President Hannah's May Message.
 
One of the things I love most about Rotary is that it is truly international, with more than 46,000 clubs in over 200 countries and territories.
 
This means that anytime something happens in the world, the Rotary network can be activated for support. We’re seeing this most recently in response to the conflict in Ukraine.
 
“I used to just say that Rotary International is a big family, now I really believe it. And I am convinced that this is a family that will stand by you,” says Ukrainian Rotaract Representative Iryna Bushmina, who fled to Vienna and was supported by Rotarians in Europe.
 
As of the time I’m writing this, The Rotary Foundation has raised more than $10 million dollars from generous donors worldwide to provide food, medicine, clothing and shelter for the people forced to leave their homes in Ukraine.
 
More than 1,100 Rotarians lived in Ukraine before the February invasion from Russia and they have helped deliver medical supplies to hospitals, evacuate families from war zones and organize incoming relief aid, among other activities.
 
Fellow Rotarians around the world have stepped up to help. Rotaractors from Austria partnered with colleagues in six other countries to organize two convoys of relief supplies to the Poland and Ukraine border, bringing back women and children who had fled.
 
In partnership with the Ukrainian Medical Association of North America, Rotary has helped send two cargo planes full of medical equipment from Chicago to Europe, where supplies are then distributed to Ukraine.
 
Rotaract Europe has lined up more than 2,000 host families to take in refugees. Through Rotary connections, members like Per Høyen of the Rotary Club of Aarup, Denmark, have welcomed Ukrainian refugees into their homes.
 
Almost daily updates on the Rotary in Ukraine Facebook page show acts of support from purchasing an ambulance to ensuring Ukrainians affected could still celebrate Easter.
 
As Sunrisers, we responded to District Governor Dana Moldovan’s call for donations to Rotarians in her home country of Romania who are supporting refugees.
 
In my years of working for disaster relief organizations Direct Relief and ShelterBox (both of which are responding to this crisis), I learned that building the relationships and networks in advance of a disaster or crisis is critical to rapid and effective response.
 
These connections are naturally built by nature of the global Rotary network and as Rotarians, we can all be proud to be a part of the effort to get relief where it is needed and continue to work toward peace.

[Collection entries]
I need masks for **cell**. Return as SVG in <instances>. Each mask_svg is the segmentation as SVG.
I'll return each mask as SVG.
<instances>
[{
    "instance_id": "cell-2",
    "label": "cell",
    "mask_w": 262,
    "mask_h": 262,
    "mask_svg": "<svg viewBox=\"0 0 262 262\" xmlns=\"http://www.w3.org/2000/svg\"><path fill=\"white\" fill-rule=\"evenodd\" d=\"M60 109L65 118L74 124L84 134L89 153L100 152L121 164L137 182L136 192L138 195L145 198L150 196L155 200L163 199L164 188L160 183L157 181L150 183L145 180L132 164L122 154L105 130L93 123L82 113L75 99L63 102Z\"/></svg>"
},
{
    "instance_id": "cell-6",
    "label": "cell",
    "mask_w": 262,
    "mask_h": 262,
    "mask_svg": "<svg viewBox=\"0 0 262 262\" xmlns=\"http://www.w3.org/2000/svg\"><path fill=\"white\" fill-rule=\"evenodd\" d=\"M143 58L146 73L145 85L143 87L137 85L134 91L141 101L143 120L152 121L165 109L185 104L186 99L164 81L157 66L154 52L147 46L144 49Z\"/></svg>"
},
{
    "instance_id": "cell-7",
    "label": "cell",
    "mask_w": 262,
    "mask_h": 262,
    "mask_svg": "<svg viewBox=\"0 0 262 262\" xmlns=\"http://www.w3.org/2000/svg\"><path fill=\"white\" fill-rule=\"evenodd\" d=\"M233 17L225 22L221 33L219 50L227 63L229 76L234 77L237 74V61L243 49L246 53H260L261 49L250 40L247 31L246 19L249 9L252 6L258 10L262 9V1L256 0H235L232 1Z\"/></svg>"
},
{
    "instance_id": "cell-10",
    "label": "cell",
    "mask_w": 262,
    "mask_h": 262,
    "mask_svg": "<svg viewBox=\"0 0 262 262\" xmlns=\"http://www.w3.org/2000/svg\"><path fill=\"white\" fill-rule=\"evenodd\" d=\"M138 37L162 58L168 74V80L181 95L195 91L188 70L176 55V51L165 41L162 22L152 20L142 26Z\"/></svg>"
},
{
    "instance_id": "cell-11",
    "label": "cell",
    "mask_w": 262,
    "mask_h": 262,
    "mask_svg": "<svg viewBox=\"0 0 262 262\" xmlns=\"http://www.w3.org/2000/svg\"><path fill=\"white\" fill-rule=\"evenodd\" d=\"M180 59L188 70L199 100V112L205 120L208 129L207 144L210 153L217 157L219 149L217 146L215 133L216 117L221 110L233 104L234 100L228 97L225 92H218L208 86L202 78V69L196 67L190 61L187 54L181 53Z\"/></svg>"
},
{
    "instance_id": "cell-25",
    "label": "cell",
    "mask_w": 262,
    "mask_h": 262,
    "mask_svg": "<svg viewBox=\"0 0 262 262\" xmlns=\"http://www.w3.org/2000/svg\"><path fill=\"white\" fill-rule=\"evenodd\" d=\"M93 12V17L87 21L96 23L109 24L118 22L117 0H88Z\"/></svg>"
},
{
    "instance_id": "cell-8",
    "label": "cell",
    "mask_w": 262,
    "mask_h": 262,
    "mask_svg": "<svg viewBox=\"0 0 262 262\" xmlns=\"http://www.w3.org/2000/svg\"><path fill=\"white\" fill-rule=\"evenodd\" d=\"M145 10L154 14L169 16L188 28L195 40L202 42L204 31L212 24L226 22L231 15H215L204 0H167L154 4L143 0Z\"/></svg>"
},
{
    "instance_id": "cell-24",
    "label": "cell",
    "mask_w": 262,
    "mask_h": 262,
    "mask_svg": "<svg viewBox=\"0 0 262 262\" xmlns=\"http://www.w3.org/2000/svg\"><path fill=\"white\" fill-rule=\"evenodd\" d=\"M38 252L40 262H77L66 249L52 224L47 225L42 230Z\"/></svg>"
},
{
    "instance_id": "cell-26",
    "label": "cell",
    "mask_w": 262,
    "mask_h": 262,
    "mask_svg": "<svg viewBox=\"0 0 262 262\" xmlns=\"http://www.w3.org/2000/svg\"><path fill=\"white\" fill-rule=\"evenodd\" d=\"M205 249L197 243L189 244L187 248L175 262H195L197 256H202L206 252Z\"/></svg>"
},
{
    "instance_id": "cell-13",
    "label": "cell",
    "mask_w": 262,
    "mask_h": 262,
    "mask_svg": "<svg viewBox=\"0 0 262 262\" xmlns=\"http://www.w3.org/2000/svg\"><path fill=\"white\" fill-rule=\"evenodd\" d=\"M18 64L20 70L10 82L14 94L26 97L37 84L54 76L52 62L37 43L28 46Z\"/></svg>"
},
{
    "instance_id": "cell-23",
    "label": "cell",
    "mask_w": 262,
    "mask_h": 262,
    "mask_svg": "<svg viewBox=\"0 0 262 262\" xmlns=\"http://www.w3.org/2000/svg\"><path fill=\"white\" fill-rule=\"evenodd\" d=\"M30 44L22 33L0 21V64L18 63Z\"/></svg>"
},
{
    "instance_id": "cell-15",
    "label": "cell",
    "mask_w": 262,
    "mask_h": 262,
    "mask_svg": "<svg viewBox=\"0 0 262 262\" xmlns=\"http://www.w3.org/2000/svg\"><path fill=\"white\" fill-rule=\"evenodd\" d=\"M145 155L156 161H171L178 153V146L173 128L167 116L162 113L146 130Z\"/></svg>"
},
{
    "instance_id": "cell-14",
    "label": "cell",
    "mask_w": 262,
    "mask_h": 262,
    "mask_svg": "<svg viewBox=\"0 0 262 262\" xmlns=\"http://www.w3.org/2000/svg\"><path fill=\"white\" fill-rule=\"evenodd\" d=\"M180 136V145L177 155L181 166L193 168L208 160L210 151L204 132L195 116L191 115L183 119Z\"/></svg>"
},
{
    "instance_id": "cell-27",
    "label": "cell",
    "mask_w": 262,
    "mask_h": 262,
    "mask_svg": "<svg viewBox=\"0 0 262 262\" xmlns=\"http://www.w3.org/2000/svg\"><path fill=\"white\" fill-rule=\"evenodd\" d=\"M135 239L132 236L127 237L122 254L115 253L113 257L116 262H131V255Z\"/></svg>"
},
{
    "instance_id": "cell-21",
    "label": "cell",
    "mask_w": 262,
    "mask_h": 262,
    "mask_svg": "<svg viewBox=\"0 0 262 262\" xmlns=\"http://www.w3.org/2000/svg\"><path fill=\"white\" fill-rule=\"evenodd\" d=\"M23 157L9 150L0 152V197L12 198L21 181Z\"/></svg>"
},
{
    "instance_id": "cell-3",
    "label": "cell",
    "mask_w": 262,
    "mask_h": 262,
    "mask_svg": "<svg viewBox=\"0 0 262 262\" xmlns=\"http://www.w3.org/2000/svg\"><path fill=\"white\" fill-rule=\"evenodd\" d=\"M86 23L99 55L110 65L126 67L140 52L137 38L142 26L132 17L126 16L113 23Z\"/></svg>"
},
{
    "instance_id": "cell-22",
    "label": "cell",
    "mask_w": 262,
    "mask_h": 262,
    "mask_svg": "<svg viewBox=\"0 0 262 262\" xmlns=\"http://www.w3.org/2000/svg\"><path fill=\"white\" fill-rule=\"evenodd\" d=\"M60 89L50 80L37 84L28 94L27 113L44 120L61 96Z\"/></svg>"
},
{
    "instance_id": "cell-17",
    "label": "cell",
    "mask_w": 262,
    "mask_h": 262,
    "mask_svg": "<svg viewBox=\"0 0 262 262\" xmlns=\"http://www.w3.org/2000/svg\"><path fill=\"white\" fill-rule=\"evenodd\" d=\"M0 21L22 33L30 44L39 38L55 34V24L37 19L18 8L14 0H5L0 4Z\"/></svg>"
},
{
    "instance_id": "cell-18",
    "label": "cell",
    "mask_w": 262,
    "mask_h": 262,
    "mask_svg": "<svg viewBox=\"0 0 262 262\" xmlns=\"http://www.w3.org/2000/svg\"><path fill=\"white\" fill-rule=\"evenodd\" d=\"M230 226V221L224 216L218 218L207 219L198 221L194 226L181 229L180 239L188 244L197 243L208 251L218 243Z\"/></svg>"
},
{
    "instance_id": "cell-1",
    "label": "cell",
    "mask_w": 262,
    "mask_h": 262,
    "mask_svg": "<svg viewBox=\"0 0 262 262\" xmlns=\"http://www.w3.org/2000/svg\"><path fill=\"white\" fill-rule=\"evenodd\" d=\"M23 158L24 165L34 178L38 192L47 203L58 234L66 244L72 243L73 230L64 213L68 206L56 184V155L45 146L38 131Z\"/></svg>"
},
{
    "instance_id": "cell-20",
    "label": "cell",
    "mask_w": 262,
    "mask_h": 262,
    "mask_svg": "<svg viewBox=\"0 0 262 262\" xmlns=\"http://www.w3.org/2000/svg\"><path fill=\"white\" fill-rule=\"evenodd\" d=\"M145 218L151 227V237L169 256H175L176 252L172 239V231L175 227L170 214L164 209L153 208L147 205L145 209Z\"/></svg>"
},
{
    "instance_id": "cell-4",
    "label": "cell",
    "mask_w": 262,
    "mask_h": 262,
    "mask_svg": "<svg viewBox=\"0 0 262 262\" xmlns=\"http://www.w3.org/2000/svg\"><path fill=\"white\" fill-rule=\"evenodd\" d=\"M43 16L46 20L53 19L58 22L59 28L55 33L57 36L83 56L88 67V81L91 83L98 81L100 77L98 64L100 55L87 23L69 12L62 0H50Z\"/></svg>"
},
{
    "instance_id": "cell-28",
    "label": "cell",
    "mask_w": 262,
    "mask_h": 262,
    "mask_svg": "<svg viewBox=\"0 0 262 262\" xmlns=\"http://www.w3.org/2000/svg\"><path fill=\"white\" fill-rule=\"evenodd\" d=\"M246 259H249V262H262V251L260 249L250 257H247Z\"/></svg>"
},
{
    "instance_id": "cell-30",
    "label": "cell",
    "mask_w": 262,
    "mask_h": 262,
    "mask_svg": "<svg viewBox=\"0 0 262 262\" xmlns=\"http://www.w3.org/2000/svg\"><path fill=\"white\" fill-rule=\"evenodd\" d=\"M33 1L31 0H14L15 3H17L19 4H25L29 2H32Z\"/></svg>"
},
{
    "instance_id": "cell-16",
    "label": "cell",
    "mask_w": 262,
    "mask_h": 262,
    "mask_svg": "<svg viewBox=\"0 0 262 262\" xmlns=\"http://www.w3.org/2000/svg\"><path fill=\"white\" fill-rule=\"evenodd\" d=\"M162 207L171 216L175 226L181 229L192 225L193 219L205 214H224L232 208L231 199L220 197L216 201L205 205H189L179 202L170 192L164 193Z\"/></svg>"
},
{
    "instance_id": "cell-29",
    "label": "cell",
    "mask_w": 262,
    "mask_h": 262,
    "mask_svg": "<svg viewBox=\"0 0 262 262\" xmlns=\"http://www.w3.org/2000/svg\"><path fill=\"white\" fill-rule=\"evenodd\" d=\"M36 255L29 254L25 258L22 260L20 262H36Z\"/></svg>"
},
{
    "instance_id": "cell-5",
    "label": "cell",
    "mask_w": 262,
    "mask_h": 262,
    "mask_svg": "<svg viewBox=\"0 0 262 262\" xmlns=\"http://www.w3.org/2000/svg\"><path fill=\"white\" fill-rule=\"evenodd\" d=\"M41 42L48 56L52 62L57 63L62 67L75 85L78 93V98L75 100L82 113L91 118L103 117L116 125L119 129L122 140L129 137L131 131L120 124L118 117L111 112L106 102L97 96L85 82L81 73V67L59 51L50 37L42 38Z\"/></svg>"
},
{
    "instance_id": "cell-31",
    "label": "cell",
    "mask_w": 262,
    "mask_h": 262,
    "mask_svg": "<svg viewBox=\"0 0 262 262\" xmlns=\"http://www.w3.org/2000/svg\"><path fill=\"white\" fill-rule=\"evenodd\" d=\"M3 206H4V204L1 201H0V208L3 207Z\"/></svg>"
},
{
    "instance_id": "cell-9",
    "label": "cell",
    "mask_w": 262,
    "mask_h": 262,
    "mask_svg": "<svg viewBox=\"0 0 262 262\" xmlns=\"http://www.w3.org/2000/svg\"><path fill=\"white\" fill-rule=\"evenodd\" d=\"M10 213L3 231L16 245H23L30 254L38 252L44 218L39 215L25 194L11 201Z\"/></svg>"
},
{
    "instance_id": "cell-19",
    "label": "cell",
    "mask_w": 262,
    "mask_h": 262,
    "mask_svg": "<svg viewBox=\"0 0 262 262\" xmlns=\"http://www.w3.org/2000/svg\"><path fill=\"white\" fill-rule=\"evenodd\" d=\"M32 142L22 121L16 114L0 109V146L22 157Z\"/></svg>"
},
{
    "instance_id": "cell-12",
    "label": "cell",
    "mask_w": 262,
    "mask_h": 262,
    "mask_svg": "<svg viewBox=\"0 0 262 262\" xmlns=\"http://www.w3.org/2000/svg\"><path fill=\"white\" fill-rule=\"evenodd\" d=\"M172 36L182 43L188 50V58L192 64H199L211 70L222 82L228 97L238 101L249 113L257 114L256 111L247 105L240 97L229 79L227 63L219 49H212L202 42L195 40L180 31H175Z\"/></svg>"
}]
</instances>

[EXERCISE REQUIREMENTS]: Output the passage of the May message that opens with the words containing "As Sunrisers, we" and closes with "are supporting refugees.". Work from the May message alone.

[RESPONSE TO THIS TASK]:
As Sunrisers, we responded to District Governor Dana Moldovan’s call for donations to Rotarians in her home country of Romania who are supporting refugees.